The researchers found a clear link between high reliance on electronics to balance a toddlers’ emotions and strong negative feelings when electronics were taken away. The authors concluded that a) excessive reliance on technology as a parenting tool impedes a child’s natural ability to regulate their feelings, especially when things aren’t going their way; and b) reliance on electronics for emotional regulation at an early age fosters a dependency on electronics for emotional relief.

Study on Young Kids (Ages 3 to 5)

Similar research published in JAMA Pediatrics analyzed how this dilemma affected 422 parents and 422 children. In this study, parents self-reported their frequency of using devices as calming tools. They also recorded how electronic use was linked to symptoms of emotional dysregulation such as mood changes and heightened impulsivity. The study duration was 18 months, from August 2018 to January 2020, which included a six-month follow-up period. 

Researchers found that frequent use of devices to placate kids was associated with fewer emotion-regulating learning opportunities. “The habit of using devices to manage difficult behavior strengthens over time as children’s media demands strengthen as well. The more often devices are used, the less practice children — and their parents — get to use other coping strategies,” lead author Jenny Radesky, MD, says in a press release

Both of these studies show the negative consequences of this tantrum-technology cycle for young kids. Fortunately, there are other strategies to use when your child is upset that may enhance their emotional development.

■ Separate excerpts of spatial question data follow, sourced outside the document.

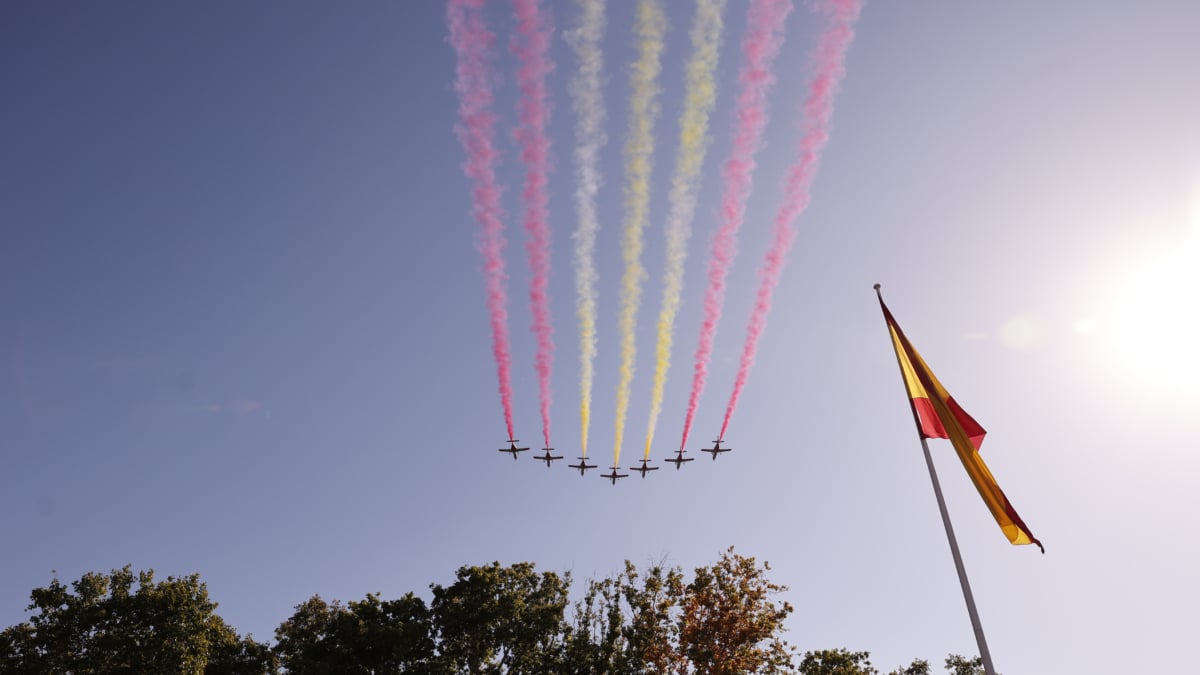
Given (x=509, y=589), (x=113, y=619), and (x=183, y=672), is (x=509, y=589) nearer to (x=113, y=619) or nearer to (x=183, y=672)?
(x=183, y=672)

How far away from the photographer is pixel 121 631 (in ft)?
127

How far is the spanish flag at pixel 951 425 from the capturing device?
15391mm

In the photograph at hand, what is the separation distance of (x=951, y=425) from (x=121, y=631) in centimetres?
5172

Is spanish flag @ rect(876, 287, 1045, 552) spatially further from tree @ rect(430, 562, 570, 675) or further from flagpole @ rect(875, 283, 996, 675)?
tree @ rect(430, 562, 570, 675)

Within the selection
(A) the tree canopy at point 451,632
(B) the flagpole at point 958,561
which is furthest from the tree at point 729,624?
(B) the flagpole at point 958,561

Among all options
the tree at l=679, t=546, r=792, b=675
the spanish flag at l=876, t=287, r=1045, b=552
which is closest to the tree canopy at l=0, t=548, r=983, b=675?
the tree at l=679, t=546, r=792, b=675

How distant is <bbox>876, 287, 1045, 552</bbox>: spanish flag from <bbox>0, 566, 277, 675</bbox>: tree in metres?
47.9

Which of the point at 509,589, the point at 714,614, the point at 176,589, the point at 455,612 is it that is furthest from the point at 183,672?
the point at 714,614

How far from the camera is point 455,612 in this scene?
37438 mm

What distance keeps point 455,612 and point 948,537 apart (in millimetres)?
31992

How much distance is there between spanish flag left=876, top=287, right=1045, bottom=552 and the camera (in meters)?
15.4

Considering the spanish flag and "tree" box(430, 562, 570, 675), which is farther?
"tree" box(430, 562, 570, 675)

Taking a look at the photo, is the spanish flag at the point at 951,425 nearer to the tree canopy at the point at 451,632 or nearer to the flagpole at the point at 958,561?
the flagpole at the point at 958,561

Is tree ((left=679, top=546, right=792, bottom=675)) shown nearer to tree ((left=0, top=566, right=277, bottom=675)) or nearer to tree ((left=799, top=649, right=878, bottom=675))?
tree ((left=799, top=649, right=878, bottom=675))
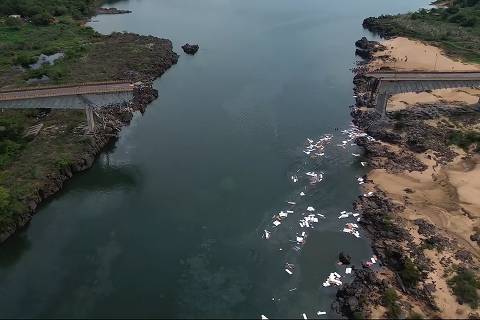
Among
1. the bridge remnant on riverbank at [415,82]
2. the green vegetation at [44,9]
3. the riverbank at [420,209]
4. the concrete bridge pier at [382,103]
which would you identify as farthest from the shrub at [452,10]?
the green vegetation at [44,9]

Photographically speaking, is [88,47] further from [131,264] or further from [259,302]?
[259,302]

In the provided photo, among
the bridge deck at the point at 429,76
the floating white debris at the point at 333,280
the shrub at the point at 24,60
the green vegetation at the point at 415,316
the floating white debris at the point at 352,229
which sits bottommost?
the floating white debris at the point at 333,280

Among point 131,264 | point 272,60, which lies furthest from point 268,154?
point 272,60

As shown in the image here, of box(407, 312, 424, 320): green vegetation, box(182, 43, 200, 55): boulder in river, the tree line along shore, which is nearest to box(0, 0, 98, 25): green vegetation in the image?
box(182, 43, 200, 55): boulder in river

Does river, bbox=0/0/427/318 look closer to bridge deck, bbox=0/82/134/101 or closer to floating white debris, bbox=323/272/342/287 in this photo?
floating white debris, bbox=323/272/342/287

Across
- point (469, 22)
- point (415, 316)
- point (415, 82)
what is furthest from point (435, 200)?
point (469, 22)

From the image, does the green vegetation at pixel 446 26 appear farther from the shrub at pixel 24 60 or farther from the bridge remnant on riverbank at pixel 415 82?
the shrub at pixel 24 60
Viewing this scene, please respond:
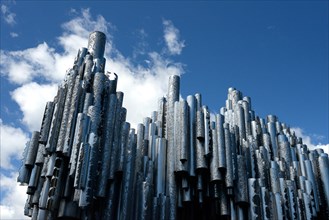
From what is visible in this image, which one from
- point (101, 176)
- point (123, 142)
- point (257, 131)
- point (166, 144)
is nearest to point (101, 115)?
point (123, 142)

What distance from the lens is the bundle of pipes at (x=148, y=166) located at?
29.5ft

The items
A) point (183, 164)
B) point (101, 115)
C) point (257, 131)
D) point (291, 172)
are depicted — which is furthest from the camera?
point (257, 131)

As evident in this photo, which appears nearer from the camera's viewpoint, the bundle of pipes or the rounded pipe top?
the bundle of pipes

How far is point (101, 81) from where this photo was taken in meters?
10.4

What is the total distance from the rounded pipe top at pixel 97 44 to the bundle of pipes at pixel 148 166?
0.03 meters

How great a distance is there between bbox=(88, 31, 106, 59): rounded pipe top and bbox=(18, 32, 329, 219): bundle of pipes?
3cm

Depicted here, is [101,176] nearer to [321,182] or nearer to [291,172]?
[291,172]

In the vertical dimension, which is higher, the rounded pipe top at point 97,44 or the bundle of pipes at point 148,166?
the rounded pipe top at point 97,44

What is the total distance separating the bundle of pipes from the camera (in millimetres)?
8977

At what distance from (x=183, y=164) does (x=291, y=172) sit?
14.5 feet

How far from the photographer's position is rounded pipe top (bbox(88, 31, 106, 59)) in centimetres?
1180

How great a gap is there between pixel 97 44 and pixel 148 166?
13.4 feet

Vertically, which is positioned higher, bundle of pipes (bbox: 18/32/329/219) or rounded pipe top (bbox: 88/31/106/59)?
rounded pipe top (bbox: 88/31/106/59)

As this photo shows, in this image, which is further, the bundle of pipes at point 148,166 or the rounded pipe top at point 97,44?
the rounded pipe top at point 97,44
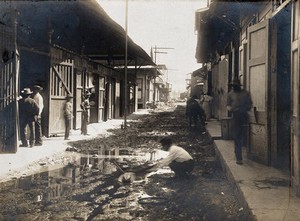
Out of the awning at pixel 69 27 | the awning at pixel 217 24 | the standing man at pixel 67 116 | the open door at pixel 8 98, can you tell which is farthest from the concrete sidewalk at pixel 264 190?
the awning at pixel 69 27

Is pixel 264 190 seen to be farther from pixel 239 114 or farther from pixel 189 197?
pixel 239 114

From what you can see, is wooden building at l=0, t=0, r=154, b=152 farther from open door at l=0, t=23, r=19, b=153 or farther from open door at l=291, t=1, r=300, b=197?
open door at l=291, t=1, r=300, b=197

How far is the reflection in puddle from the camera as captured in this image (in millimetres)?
4718

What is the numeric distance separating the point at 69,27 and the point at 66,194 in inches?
527

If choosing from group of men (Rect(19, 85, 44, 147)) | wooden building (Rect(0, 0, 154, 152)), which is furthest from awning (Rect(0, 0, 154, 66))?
group of men (Rect(19, 85, 44, 147))

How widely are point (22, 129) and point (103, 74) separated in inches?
376

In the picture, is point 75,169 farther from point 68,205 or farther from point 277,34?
point 277,34

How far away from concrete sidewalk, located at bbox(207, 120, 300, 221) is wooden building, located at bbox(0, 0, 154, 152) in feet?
18.5

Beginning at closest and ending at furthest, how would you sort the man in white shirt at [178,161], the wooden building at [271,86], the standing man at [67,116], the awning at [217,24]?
1. the wooden building at [271,86]
2. the man in white shirt at [178,161]
3. the awning at [217,24]
4. the standing man at [67,116]

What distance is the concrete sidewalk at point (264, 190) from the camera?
408 cm

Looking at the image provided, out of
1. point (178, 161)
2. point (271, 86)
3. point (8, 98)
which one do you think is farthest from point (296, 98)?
point (8, 98)

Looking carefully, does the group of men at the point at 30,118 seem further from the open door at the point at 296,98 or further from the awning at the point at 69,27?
the open door at the point at 296,98

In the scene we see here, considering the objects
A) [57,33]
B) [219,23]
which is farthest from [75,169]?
[57,33]

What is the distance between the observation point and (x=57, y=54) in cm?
1272
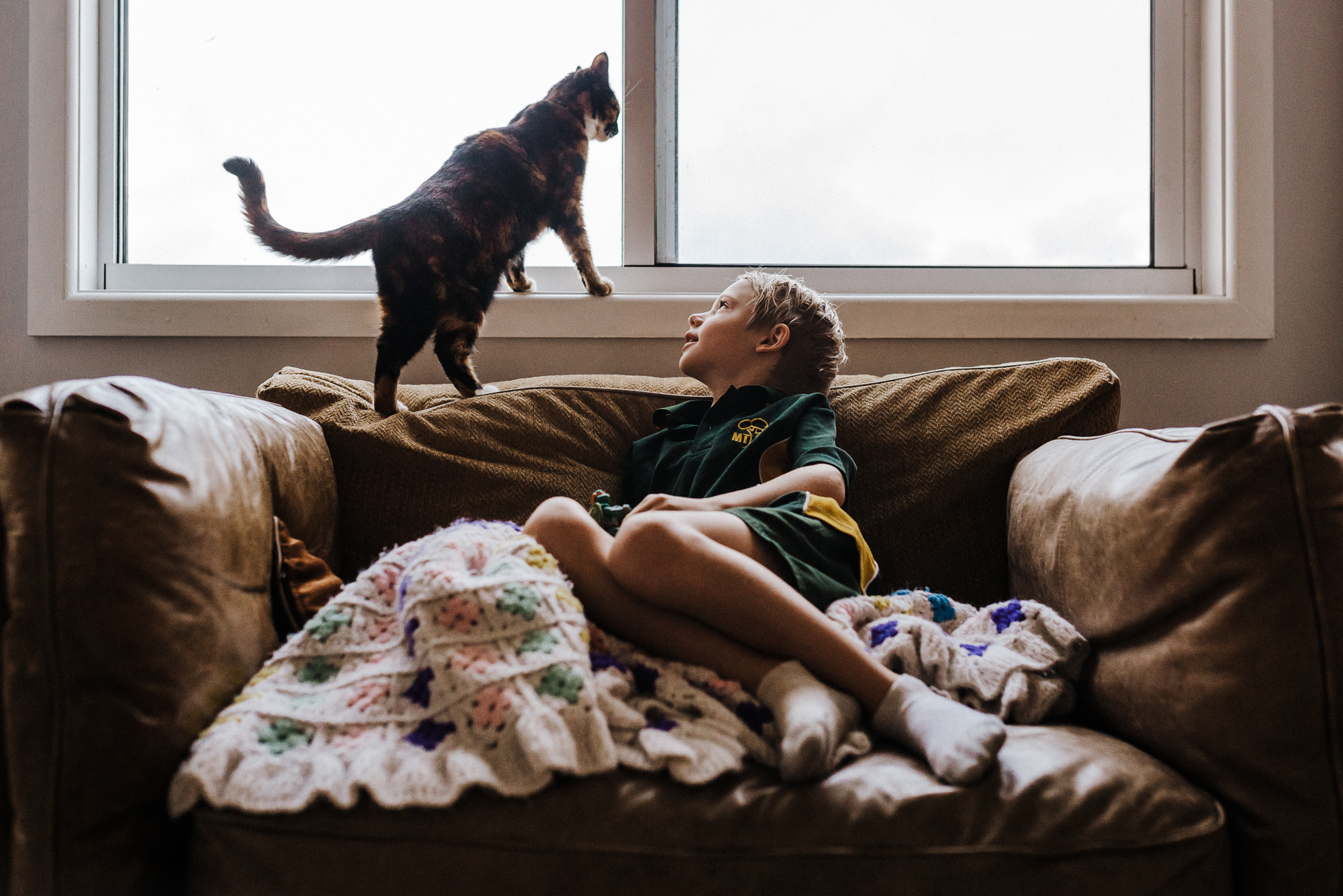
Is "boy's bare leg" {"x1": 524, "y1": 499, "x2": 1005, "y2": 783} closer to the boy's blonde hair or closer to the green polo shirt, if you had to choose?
the green polo shirt

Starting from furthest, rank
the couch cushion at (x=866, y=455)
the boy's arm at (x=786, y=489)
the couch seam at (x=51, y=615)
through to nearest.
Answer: the couch cushion at (x=866, y=455)
the boy's arm at (x=786, y=489)
the couch seam at (x=51, y=615)

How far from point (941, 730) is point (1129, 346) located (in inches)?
48.7

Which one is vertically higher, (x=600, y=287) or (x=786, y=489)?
(x=600, y=287)

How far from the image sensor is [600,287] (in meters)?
1.60

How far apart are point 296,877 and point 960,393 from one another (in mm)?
1074

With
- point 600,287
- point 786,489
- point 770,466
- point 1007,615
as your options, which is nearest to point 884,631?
point 1007,615

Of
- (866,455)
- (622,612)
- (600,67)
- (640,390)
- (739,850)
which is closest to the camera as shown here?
(739,850)

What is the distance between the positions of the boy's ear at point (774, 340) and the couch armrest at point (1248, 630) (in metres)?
0.66

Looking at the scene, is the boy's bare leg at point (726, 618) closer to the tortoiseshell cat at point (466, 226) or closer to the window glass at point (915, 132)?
the tortoiseshell cat at point (466, 226)

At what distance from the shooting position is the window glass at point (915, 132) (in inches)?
68.6

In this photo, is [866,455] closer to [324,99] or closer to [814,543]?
[814,543]

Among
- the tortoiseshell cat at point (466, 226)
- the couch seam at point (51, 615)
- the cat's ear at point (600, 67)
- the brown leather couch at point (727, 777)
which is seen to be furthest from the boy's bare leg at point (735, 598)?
the cat's ear at point (600, 67)

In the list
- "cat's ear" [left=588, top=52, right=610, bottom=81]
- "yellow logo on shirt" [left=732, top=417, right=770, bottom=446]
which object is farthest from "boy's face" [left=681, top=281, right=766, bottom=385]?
"cat's ear" [left=588, top=52, right=610, bottom=81]

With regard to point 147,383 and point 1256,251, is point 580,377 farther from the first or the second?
point 1256,251
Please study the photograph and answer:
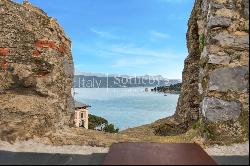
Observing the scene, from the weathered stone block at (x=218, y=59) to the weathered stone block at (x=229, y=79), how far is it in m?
0.10

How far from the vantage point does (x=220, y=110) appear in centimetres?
491

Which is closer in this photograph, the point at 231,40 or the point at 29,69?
the point at 231,40

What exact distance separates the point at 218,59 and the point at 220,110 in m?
0.67

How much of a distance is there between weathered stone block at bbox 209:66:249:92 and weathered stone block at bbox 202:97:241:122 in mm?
168

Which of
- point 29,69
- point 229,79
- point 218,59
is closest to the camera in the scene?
point 229,79

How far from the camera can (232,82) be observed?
4879mm

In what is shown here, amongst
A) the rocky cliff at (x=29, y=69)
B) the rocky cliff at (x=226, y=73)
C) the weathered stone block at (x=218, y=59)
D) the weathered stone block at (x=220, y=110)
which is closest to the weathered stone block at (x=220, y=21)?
the rocky cliff at (x=226, y=73)

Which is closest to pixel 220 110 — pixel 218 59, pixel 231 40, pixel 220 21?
pixel 218 59

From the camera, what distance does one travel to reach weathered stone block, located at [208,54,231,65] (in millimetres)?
4968

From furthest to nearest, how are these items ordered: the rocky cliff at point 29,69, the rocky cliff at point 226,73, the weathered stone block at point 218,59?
A: the rocky cliff at point 29,69 < the weathered stone block at point 218,59 < the rocky cliff at point 226,73

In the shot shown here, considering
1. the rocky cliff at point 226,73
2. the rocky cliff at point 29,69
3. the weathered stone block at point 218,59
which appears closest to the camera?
the rocky cliff at point 226,73

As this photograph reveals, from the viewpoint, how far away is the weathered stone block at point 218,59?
4.97m

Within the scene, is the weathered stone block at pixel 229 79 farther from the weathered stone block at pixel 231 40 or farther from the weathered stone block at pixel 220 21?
the weathered stone block at pixel 220 21

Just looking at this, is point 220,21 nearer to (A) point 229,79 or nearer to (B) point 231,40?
(B) point 231,40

Alternative Ways To Soothe Fussy Kids

Dr. Radesky, a mother of two, understands that devices can help distract kids when they start getting agitated. But, she advises against using them as the primary soothing tool, suggesting the below solutions instead:

  1. Sensory techniques: Young kids have their own unique preferences with regard to sensory inputs that relax them. These might include swinging, hugging, squishing putty in their hands, or listening to music. If your child is getting antsy, channel that energy into the body movement or sensory approaches that they favor.
  2. Describing emotions: When parents label what they think their child is feeling, they achieve two things: They help the child connect language to feelings, and they show the child that they are understood. The more parents are able to stay calm, the better able they are to show kids that emotions are “mentionable and manageable,” as Mister Rogers used to say.
  3. Color zones: Unlike adults, young children have a hard time thinking about abstract concepts like emotions. Instead, use color zones (blue for bored, green for calm, yellow for anxious or agitated, and red for explosive) to help kids clarify their feelings. Color zones help children paint a mental picture of how their brain and body is feeling. Parents can turn color zones into a visual guide to keep at home or on-the-go and use them in challenging moments. (For example: “You are getting wiggly and in the yellow zone — what can you do to get back to green?”)
  4. Replacement behaviors: Kids can show negative behaviors when they’re upset, and it’s a normal instinct to want those behaviors to end. Those behaviors, though, are communicating emotions — so kids must be taught safer, solutions-driven behaviors to replace them. This might include teaching a sensory strategy (“Hitting hurts people, so you can hit this pillow instead”) or clearer communication (“If you want my attention, just tap my arm and say ‘Excuse me, mom.'”).

The Bottom Line

The techniques that alleviate tantrums will be different for each child. But, equipping yourself with the tools to do so — sans digital devices — teaches them how to navigate difficult emotions in a healthy way. Plus, you may find yourself dealing with fewer tantrums once they’ve learned to better manage their feelings. A parenting win-win!